10/23/2025 | Press release | Distributed by Public on 10/23/2025 12:46
O Laboratório de Biologia Molecular da Embrapa Amazônia Ocidental conseguiu a aprovação de 60 trabalhos no 33º Congresso Brasileiro de Microbiologia, que será realizado de 25 a 28 de outubro de 2025, em Aracaju (SE). Vinte e quatro pesquisadores do grupo de pesquisa 'AmazonMicro - Microbiota Amazônica para o desenvolvimento de produtos e processos' submeteram dois resumos cada para a comissão avaliadora e todos foram aceitos para apresentação, sem solicitações de correção ou ajustes.
Os trabalhos referem-se a pesquisas sobre a microbiota da Amazônia, com estudos e análises sobre diversos microrganismos, como fungos e bactérias, que vivem na floresta amazônica e suas aplicações em áreas como saúde, biotecnologia e agricultura
Em congressos desse porte, cada trabalho precisa ser inédito, sem repetição de informações. Mesmo diante desse desafio, o grupo conseguiu aprovação integral em 60 resumos distintos, mostrando não apenas o volume de pesquisas realizadas, mas também a qualidade científica que caracteriza os trabalhos do laboratório.
Pesquisas desenvolvidas no Laboratório de Biologia Molecular
Os trabalhos apresentados no congresso fazem parte de projetos como 'MicroBioma Amazônico: Diversidade Microbiana, Bioprospecção e Resiliência frente às Mudanças Climáticas', 'Preenchendo as lacunas de conhecimento sobre microbiota amazônica' e 'Rede Amazônica para Desenvolvimento de Insumos Biológicos destinados à Agricultura Sustentável e Biorremediação', que estão em execução no Laboratório de Biologia Molecular da Embrapa Amazônia Ocidental, e são desenvolvidos em parceria com Universidade Federal do Mato Grosso (UFMT) e Instituto Nacional de Pesquisas da Amazônia (Inpa). Os três projetos recebem recursos do Conselho Nacional de Desenvolvimento Científico e Tecnológico (CNPq).

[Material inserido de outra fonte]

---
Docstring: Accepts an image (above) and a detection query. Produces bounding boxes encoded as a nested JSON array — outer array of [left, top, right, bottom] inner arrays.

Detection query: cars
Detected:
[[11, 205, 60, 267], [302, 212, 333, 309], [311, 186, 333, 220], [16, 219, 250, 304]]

Os projetos são desenvolvidos pelo grupo de pesquisa 'AmazonMicro - Microbiota amazônica para o desenvolvimento de produtos e processos'. À frente desse grupo, o pesquisador da Embrapa Amazônia Ocidental, Dr. Gilvan Ferreira ressalta que "o laboratório tem se dedicado não apenas a gerar conhecimento científico de ponta, mas também a incentivar a formação de novos pesquisadores. Esse resultado reflete o empenho dos alunos, bolsistas e técnicos que atuam conosco, e mostra como a microbiota amazônica tem potencial para contribuir com a ciência e com soluções práticas para a sociedade".
Os resultados preliminares das pesquisas revelam a produção de substâncias naturais que podem servir de base para remédios, cosméticos e outros produtos. Além disso, têm contribuído também com informações aplicadas à agricultura, contribuindo para o desenvolvimento de bioinsumos, que são produtos biológicos que ajudam a proteger as plantas contra doenças reduzindo o uso de químicos, tornando o cultivo mais saudável e sustentável.
Descoberta de novas espécies
Entre os trabalhos selecionados está o da pesquisadora Sabrina Sinara, bolsista na equipe do Laboratório de Biologia Molecular. Em um deles, ela analisou 74 linhagens de fungos do gênero Paecilomyces (fungos que vivem no solo e em plantas) e descobriu que quatro podem ser espécies novas, ainda não conhecidas pela ciência. "Apresentar esses resultados em um congresso nacional reforça a relevância do que estamos produzindo no laboratório. A microbiota da Amazônia, que é o conjunto de microrganismos como fungos e bactérias que vivem na floresta, ainda guarda uma enorme diversidade a ser conhecida. Cada novo microrganismo que identificamos pode trazer substâncias ou genes com potencial para gerar soluções úteis na saúde, na biotecnologia e na agricultura", afirma Sabrina, que integra o projeto 'Rede Amazônica para Desenvolvimento de Insumos Biológicos destinados à Agricultura Sustentável e Biorremediação'.
Essas pesquisas mostram como os microrganismos da Amazônia podem ser muito úteis para a ciência e para o dia a dia. Esses microrganismos, como fungos e bactérias, foram identificados a partir do DNA, o que ajuda a saber exatamente quais espécies existem na floresta.